As human beings, we are hard wired to go negative, and the negative self-talk is the easier pathway for our brain to take. I found myself in this position last week. Like many of you, my professional identity and daily positive routines for self-improvement have taken a backseat to major overtime work as a parent of young children in a quarantine. The outlets and physical support from our community, school and extended family are unavailable, and although we know this is temporary, the unknowns of the future and timeline can really take their toll.
As a small business owner, this time of year is normally filled with the excitement of getting outdoors with my tennis groups after a long winter. We’re all putting the greater good ahead of our personal desires, yet I have been longing for some peaceful time to myself to take a breath and map out some kind of plan for this unprecedented time away from on-court coaching and youth development programs.
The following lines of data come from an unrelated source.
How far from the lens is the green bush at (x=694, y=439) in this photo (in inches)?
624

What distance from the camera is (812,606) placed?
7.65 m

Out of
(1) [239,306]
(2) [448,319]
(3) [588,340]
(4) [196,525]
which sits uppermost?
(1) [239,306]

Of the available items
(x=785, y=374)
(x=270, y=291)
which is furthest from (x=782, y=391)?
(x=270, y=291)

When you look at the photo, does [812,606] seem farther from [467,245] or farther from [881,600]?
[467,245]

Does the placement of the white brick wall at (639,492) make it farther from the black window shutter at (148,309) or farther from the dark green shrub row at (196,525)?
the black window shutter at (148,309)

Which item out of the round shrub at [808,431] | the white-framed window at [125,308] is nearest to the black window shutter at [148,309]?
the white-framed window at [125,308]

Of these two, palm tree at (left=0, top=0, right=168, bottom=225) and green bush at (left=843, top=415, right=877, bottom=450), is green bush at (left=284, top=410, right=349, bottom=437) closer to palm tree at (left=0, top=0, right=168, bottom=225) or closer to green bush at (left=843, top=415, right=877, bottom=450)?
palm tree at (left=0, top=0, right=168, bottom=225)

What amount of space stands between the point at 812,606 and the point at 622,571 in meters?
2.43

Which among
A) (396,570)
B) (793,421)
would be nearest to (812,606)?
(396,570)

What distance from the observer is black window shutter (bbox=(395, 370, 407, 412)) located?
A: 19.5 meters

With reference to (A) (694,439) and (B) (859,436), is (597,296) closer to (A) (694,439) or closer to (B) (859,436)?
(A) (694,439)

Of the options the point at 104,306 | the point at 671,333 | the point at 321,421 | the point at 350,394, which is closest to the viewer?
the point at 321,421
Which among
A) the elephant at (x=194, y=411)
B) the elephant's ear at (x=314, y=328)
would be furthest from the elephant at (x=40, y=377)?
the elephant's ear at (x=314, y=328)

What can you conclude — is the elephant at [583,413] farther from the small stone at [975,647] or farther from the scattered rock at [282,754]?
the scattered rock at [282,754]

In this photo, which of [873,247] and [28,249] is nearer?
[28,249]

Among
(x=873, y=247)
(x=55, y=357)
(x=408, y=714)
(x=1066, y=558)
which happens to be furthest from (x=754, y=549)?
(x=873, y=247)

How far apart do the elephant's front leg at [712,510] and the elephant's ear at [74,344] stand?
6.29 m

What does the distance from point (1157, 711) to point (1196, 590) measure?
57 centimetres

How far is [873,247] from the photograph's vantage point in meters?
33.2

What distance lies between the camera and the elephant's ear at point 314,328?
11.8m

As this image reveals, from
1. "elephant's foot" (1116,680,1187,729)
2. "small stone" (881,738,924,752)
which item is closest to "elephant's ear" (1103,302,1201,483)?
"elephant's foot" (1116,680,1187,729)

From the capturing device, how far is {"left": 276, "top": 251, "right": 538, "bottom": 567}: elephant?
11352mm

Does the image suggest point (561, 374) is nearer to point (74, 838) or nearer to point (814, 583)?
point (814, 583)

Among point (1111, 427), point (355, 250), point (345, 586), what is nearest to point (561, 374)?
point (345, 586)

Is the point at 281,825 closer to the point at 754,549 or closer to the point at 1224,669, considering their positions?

As Mom to a 2.5 year old daughter and 6-month-old son (who don’t love to coordinate their naps!), I haven’t been finding that time. I love my children, and I also miss being in the flow of my career.
I was having a particularly hard time being present the other morning. In a tug-of-war between being Mom and business owner, I wanted to feel “productive;” wanted to get after the goals on my to-do list for the day and make progress professionally. My beautiful, fun, curious daughter, however, wanted to make a fort. So we made a fort.
As we gathered the blankets, pillows, stuffed animals, books, and other random items she requested to be in the fort with us, I could feel myself getting impatient, distracted, and not present. As I settled in with my daughter - who had set up an array of books for us to read to her little brother underneath our amateur structure - she turned to me with beaming eyes and said, “we’re having so much fun!”
In that moment, I paused, and my eyes teared up a bit. I snapped back into the present moment, and actually took a second to use my senses to see, feel, hear what was going on around me. The sweet, playful, joyful expression from my daughter - who is too young to truly grasp the gravity of our current world - made me realize that a big part of my job right now is to keep her safe; ensure she feels loved; and encourage her to learn and explore in the amazingly creative ways she always does. Helping her practice letter sounds and how to zip up a coat are now on my to-do list. Teaching her that she can do hard things even if it doesn’t go right at first will help her build confidence. I’m taking my own notes on this one as well.
Professionally, I have the best, most loyal clients I could ever ask for, and I am confident we will reconnect with more excitement and gratitude for the ability to play/coach our sport than ever before. For now, I will seek to look through a lens of gratitude for what I do have right in front of me; for what I can do today; and the hope of what will be in the future.